As greves dos órgãos federais são um capítulo interessante e em construção na história do país, entretanto, outro assunto tem chamado minha atenção nos meios de comunicação (principalmente o virtual): o debate sobre o Projeto de Lei da Câmara 180/2008 que reserva 50% das vagas das universidades públicas e escolas técnicas federais para alunos que tenham cursado todo o ensino médio na rede pública.

De um lado, os representantes do povo reivindicam condições “igualitárias” de acesso ao conhecimento para os menos favorecidos socialmente, de outro, sociólogos, antropólogos e jornalistas criticam (positivamente e negativamente) essas propostas. Será essa uma nova realidade onde se aplica a metáfora do sociólogo Betinho “a democracia esbarrou na cerca e se feriu nos seus arames farpados”?

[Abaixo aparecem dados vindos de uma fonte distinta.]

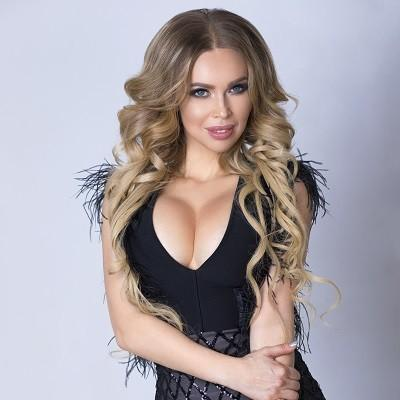 Elena, 39 yrs.old from Simferopol, Russia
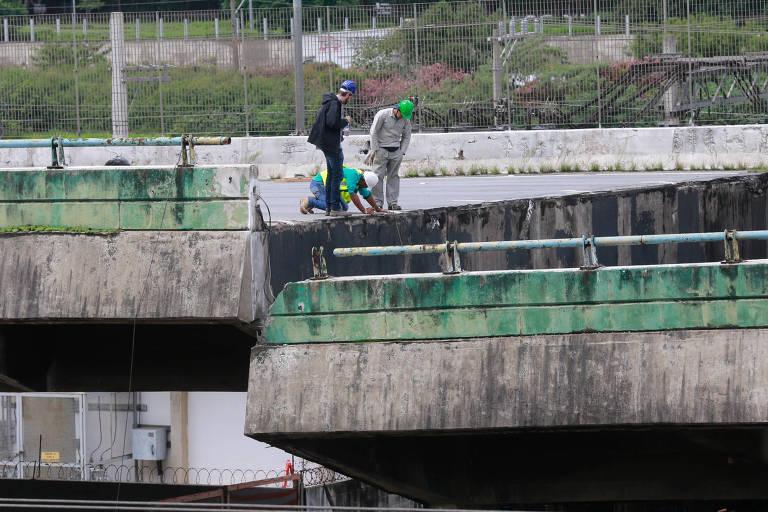 Equipe da prefeitura cumpriu primeira etapa de reerguimento de pista de viaduto que cedeu na marginal Pinheiros, em SP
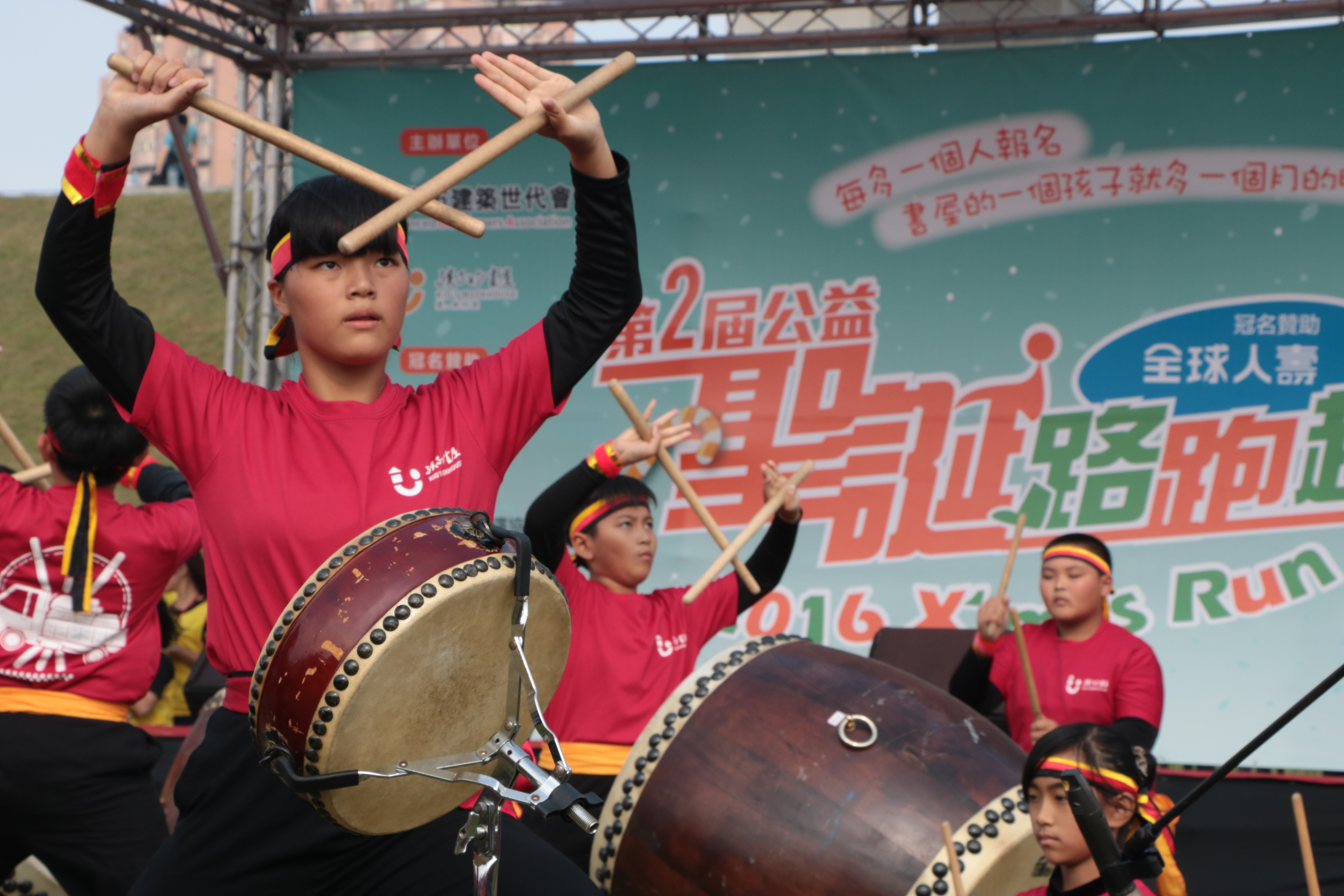 Children from Kid's Bookhouse is playing drum performance. Photo/ Tsou, Fang-ting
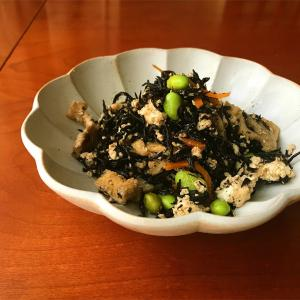 コンビニの「6種具材と豆腐とひじきの煮物」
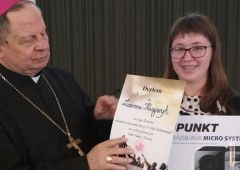 Uczennica SP 13 Zuzanna Kasprzyk laureatką diecezjalnego konkursu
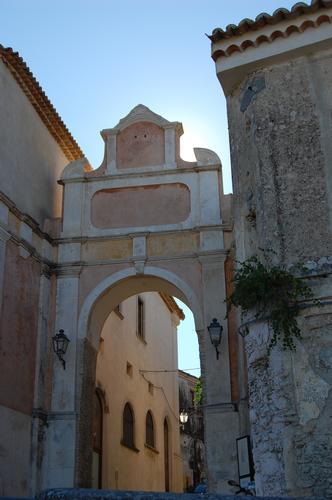 porta - Gerace (1798 clic)
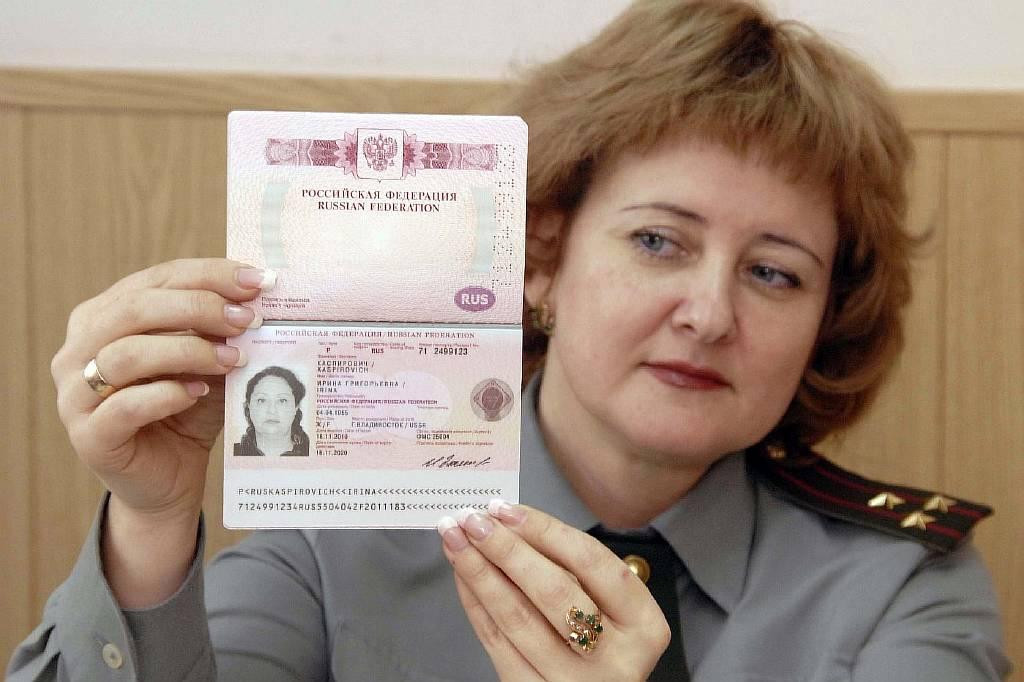 Женщина с загранпаспортом в руке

A votação das cotas num cenário onde há três meses as universidades federais estão em greve e os resultados do Índice de Desenvolvimento da Educação Básica (Ideb) apontam pouco avanço (eufemismo) no ensino médio do país, é no mínimo curiosa.

O que deveria ser uma medida alternativa utilizada até que a educação pública básica pudesse subsidiar uma formação de qualidade, que permitisse o ingresso nas universidades, ser proposto como lei é preocupante. Propostas como esta mascaram o problema ao invés de solucioná-lo, ao somar com a pouca valorização do profissional da educação evidencia-se o descaso do ensino e seu uso como barganha política.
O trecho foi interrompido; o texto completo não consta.